Today, the US relies on a the “nuclear triad” for deterrence, which means they can launch nuclear missiles from silos based on land, submarines based in the sea, and bombers flying in the sky.
But that triad is under attack. The argument, mainly emanating from democrats in the House and Senate, is that we should not waste billions on weapons systems we’re likely to never use. However, to never have to use these weapons is the best-case scenario, and it is in fact the entire point of the effort.
Each leg of the triad offers it’s own unique advantages, and all three of these areas are desperately in need of modernisation, even if it costs the US $450 billion.
When a nuclear weapon is modernised, it’s the delivery platform that changes, not the warhead itself. The US no longer makes nuclear warheads, and it has been a long trumpeted goal of the Obama administration to move towards disarmament with the distant goal of deterring nuclear attacks on the US or on allies being the sole purpose of the US’s nuclear arsenal.
Land based silos scattered across the US provide fixed locations from which the US can mount a nuclear attack. The clear benefit of these bases comes from their situation underground. Even a nuclear attack on one or all of the known sites won’t render them useless. They are the fastest way the president can deploy nuclear weapons, and as they are spread out, they would be very hard for an adversary to neutralise all at once. When people talk about the president having “a finger on the button,” these are the missiles that button fires.
Currently the silos house Minutemen III intercontinental ballistic missiles that were devised in 1982. These weapons are capable and well-maintained, but they’re limited by their aged technology, specifically the targeting system.
Air-launched nuclear missiles can be fired from bombers or fighters, and provide the most forward-deployable leg of the triad. These air-launched cruise missiles have an incredible range of over 1,000 miles which is hugely important for penetrating contested enemy air spaces. The B-52 can carry 20 such cruise missiles, which can be fired in an overwhelming salvo to neutralise enemy air defences.
But unlike the ground-based ICBMs, or submarines deep under the sea, the nuclear armed planes provide a showy kind of deterrence. Moving a B-52 to a region, as the US recently has in the Baltics and the Pacific, puts the entire area on notice that the US has laid a powerful chess piece in striking range.

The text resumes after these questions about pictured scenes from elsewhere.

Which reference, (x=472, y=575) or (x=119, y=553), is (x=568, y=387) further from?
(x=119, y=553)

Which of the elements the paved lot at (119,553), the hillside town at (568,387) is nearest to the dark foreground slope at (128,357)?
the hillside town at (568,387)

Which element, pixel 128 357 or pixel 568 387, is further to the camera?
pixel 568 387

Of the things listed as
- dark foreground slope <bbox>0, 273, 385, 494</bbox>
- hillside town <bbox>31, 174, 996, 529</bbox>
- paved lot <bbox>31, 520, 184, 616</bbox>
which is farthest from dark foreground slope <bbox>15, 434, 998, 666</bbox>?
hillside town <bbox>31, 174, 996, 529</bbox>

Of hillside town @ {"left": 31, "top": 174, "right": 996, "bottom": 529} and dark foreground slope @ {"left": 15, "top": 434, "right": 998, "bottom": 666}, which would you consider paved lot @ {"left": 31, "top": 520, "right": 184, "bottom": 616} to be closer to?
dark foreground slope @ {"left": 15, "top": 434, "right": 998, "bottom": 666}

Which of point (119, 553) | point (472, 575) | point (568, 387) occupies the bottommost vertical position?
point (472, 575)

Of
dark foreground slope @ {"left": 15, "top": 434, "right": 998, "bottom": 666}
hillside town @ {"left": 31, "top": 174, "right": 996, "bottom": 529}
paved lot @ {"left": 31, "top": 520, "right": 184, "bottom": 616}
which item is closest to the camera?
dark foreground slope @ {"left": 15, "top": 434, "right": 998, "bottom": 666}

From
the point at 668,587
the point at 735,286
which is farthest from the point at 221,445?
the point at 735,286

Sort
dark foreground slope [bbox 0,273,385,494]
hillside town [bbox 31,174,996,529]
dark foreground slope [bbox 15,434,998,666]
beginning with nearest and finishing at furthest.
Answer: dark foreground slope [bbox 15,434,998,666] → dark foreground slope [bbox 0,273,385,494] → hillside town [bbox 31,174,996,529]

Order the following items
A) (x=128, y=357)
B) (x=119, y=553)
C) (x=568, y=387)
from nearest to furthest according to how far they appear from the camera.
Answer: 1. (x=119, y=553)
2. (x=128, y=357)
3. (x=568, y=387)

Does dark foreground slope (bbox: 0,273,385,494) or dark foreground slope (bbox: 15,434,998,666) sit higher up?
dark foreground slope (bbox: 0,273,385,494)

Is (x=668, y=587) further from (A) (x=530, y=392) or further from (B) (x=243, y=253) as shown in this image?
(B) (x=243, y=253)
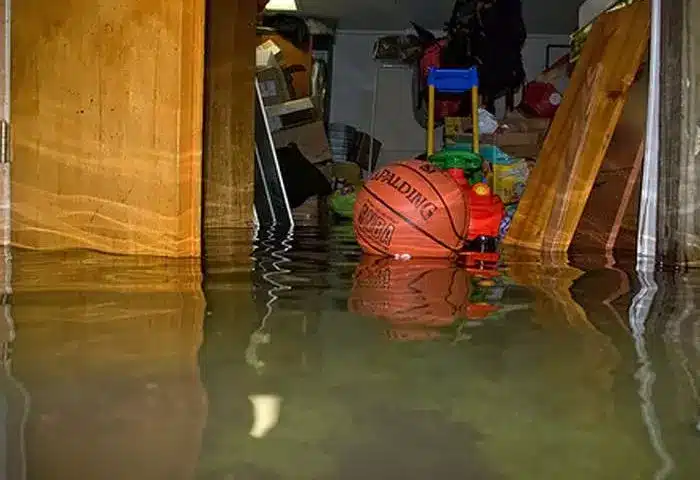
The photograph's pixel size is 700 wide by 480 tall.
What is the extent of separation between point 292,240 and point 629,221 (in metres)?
1.31

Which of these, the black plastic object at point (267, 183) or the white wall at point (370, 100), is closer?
the black plastic object at point (267, 183)

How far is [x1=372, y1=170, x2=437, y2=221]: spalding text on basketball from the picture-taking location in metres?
2.40

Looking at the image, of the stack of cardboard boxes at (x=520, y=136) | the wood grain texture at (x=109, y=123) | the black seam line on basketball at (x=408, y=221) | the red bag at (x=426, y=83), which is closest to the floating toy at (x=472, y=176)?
the black seam line on basketball at (x=408, y=221)

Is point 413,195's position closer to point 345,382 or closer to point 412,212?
point 412,212

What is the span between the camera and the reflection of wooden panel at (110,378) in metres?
0.68

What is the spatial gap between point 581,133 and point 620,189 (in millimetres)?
284

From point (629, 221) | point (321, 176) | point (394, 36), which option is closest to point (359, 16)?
point (394, 36)

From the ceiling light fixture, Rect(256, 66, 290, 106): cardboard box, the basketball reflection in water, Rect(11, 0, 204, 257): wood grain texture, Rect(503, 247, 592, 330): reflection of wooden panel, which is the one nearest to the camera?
the basketball reflection in water

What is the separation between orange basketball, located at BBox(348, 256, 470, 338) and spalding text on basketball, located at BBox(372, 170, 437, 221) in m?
0.14

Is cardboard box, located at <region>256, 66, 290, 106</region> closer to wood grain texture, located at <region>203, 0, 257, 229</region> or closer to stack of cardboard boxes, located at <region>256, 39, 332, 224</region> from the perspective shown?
stack of cardboard boxes, located at <region>256, 39, 332, 224</region>

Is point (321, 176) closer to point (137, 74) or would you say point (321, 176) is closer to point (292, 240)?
point (292, 240)

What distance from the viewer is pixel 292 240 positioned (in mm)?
3467

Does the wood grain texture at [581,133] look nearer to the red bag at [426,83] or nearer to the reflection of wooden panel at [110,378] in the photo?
the reflection of wooden panel at [110,378]

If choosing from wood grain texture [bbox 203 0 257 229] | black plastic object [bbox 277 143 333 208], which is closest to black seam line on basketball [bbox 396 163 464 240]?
wood grain texture [bbox 203 0 257 229]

Again, the new missiles needed to modernise the airborne leg of the triad would incorporate modern technology and targeting that would make them harder to see and shoot down. However, even if a cruise missile is shot down, it’s infinitely better than the loss of a pilot and a bomber.
The final leg of the triad are ballistic-class nuclear submarines. Situated in hidden locations in oceans throughout the world, these submarines are the ultimate check against nuclear strikes. As they are incredibly difficult to track and destroy, a ballistic-missile submarine provides the US with the chance to launch a nuclear counter-attack.
Today’s Ohio-class ballistic missile submarines are undetectable in the water, but that could change as technology rapidly develops and cyber espionage makes sure that no secret is safe. So, the US has commissioned the new Columbia-class submarine to protect the US’s important deterrence capability. Improvements to the trident missiles employed by these submarines, first deployed in 1990, are also budgeted for the near future.
The days when the US could fly a propeller-driven bomber over enemy territory, and simply drop a nuclear-armed unguided bomb onto a city are long gone and simply not coming back.
Understanding the importance of nuclear deterrence is counterintuitive, as these weapons of mass destruction actually serve as a kind of insurance policy on peace and the continued existence of humanity as we know it on earth. And not to downplay the US’s desperate need for infrastructure and other worthy projects, but if the price for nuclear deterrence comes out to $450 billion, out of a $4 trillion yearly budget, then relative peace on earth is worth it.